Objectifs
1. D'après l'extrait sur la foi et le miracle, quel est l'objet caractéristique de la foi ?
2. Dans l'extrait sur la foi et le miracle, quelles sont toutes les circonstances où, selon la phrase qui commence par « Le doute ne se produit en moi », le doute se produit ?

Extrait du texte
A. Lacroix, Verboeckhoven & Cie, Éditeurs (p. 158-167).

XIV

LE MYSTÈRE DE LA FOI. − LE MYSTÈRE DU MIRACLE

La foi en la puissance de la prière, — et ce n’est que là où l’on accorde à la prière une puissance sur les objets en dehors de l’homme que la prière est une vérité religieuse ; — cette foi ne fait qu’un avec la croyance au miracle, et la croyance au miracle est la même chose que la foi en général. La foi n’est que la certitude de la réalité, de la valeur absolue, de la vérité de l’homme subjectif, en opposition avec les limites, c’est-à-dire avec les lois de la raison et de la nature. L’objet caractéristique de la foi, c’est par conséquent le miracle. Miracle et foi sont inséparables. Ce qu’est le miracle, la puissance miraculeuse en général dans le monde extérieur, la foi l’est en nous. Le miracle est la forme extérieure de la foi : la foi est l’âme intime du miracle. La foi est le miracle de l’esprit, le miracle du cœur ; rien ne lui est impossible et le miracle n’est qu’un exemple sensible de ce qu’elle est capable de faire. Elle n’a pour but que des choses qui sont en contradiction avec les lois du monde, que des choses qui expriment la puissance infinie des vœux de l’homme. Ces vœux, la foi les délivre des liens de la raison naturelle, elle accorde ce que refusent la raison et la nature ; elle rend en un mot l’homme heureux par la satisfaction de ses désirs les plus subjectifs, les plus intimes. Et la vraie foi ne peut être troublée par le moindre doute, par la moindre incertitude. Le doute ne se produit en moi que si je sors de moi-même, si je dépasse les bornes de ma subjectivité, si j’accorde vérité et droit de vote aux êtres extérieurs, différents de moi, ou lorsque, me sentant borné par eux et limité de toutes parts, je cherche à les faire servir à mes desseins. Mais dans la foi le principe même du doute a disparu, car pour elle le subjectif est par lui-même l’objectif, le réel, l’absolu. La foi n’est pas autre chose que la foi à la divinité de l’homme.

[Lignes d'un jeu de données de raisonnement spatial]

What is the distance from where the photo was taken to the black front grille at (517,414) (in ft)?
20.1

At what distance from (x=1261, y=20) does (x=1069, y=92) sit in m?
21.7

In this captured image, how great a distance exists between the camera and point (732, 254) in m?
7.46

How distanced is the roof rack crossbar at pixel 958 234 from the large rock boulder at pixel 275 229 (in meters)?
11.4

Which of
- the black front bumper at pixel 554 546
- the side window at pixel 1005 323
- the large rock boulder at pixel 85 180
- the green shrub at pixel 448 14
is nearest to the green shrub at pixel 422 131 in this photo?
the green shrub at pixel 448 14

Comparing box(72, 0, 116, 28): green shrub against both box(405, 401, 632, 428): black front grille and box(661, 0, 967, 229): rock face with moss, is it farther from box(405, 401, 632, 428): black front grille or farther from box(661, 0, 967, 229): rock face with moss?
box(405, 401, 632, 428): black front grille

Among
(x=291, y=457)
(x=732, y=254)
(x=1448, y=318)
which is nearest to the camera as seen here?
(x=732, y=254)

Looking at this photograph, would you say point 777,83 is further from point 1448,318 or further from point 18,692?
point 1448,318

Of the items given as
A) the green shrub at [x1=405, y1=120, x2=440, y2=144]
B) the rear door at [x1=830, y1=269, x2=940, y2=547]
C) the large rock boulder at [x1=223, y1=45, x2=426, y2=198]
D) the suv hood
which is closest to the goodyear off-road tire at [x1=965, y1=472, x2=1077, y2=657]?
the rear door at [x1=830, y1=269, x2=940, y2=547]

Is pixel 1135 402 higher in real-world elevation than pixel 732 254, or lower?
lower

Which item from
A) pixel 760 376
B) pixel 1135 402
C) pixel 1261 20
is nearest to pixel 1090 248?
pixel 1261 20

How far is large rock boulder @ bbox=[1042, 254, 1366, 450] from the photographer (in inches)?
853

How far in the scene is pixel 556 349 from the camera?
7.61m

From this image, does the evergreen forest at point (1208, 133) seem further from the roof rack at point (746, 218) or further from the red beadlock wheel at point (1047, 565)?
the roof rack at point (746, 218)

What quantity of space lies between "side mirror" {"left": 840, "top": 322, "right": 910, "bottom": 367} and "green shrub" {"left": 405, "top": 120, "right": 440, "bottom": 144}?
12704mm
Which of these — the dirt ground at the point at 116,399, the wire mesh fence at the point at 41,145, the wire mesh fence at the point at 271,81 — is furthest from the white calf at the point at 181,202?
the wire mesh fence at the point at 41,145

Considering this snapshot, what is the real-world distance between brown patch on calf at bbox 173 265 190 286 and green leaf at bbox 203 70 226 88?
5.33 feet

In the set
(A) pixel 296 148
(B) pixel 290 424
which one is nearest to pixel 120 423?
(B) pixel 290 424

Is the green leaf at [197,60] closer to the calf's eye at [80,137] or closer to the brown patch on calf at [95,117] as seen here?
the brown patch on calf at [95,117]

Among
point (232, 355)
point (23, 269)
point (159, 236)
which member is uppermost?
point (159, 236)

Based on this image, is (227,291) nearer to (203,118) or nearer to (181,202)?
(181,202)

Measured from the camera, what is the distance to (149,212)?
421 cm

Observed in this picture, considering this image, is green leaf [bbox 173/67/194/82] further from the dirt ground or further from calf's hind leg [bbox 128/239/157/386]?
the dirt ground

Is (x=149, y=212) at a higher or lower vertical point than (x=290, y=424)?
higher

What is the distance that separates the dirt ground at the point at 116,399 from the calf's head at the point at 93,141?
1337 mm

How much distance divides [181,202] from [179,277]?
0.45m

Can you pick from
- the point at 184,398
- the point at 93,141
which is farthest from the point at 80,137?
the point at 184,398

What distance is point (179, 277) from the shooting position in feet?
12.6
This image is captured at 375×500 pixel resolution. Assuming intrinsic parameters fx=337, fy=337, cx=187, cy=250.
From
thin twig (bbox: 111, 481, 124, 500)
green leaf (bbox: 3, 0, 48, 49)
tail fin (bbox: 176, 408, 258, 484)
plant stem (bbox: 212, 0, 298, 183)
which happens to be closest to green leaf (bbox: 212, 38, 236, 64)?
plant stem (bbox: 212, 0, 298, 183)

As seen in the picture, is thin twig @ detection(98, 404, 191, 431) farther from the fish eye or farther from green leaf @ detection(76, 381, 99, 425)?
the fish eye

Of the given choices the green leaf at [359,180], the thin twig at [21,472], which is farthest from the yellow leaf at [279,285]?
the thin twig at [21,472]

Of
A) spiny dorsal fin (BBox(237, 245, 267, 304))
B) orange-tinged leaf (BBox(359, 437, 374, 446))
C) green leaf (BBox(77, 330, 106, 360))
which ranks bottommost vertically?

Corrigé
1. Le miracle.

2.
- si je sors de moi-même
- si je dépasse les bornes de ma subjectivité
- si j'accorde vérité et droit de vote aux êtres extérieurs, différents de moi
- lorsque, me sentant borné par eux et limité de toutes parts, je cherche à les faire servir à mes desseins